=== What is required ===
The result must match the data exactly, line for line.

(Saved entries)
=-=-=-=-=
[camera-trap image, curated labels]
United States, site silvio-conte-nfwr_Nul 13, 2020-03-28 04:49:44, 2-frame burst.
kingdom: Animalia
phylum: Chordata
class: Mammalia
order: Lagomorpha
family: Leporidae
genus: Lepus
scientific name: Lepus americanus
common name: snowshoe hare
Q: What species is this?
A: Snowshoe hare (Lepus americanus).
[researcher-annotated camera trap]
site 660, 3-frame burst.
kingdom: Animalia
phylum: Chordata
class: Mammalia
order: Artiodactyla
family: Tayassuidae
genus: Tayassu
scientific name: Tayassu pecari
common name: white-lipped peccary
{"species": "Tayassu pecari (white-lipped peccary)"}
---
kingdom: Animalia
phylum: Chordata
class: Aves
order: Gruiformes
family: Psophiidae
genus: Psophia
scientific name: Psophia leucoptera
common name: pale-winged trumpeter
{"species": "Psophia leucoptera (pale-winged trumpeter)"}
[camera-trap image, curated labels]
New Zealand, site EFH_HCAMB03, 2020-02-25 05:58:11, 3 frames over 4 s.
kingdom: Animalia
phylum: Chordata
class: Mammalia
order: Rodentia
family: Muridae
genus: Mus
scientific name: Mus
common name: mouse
=-=-=-=-=
=== Answer for this exercise ===
[camera-trap image, curated labels]
United States, site silvio-conte-nfwr_Nul 13, 2020-03-28 04:49:44, 2-frame burst.
kingdom: Animalia
phylum: Chordata
class: Mammalia
order: Lagomorpha
family: Leporidae
genus: Lepus
scientific name: Lepus americanus
common name: snowshoe hare
Q: What species is this?
A: Snowshoe hare (Lepus americanus).
[researcher-annotated camera trap]
site 660, 3-frame burst.
kingdom: Animalia
phylum: Chordata
class: Mammalia
order: Artiodactyla
family: Tayassuidae
genus: Tayassu
scientific name: Tayassu pecari
common name: white-lipped peccary
{"species": "Tayassu pecari (white-lipped peccary)"}
---
kingdom: Animalia
phylum: Chordata
class: Aves
order: Gruiformes
family: Psophiidae
genus: Psophia
scientific name: Psophia leucoptera
common name: pale-winged trumpeter
{"species": "Psophia leucoptera (pale-winged trumpeter)"}
[camera-trap image, curated labels]
New Zealand, site EFH_HCAMB03, 2020-02-25 05:58:11, 3 frames over 4 s.
kingdom: Animalia
phylum: Chordata
class: Mammalia
order: Rodentia
family: Muridae
genus: Mus
scientific name: Mus
common name: mouse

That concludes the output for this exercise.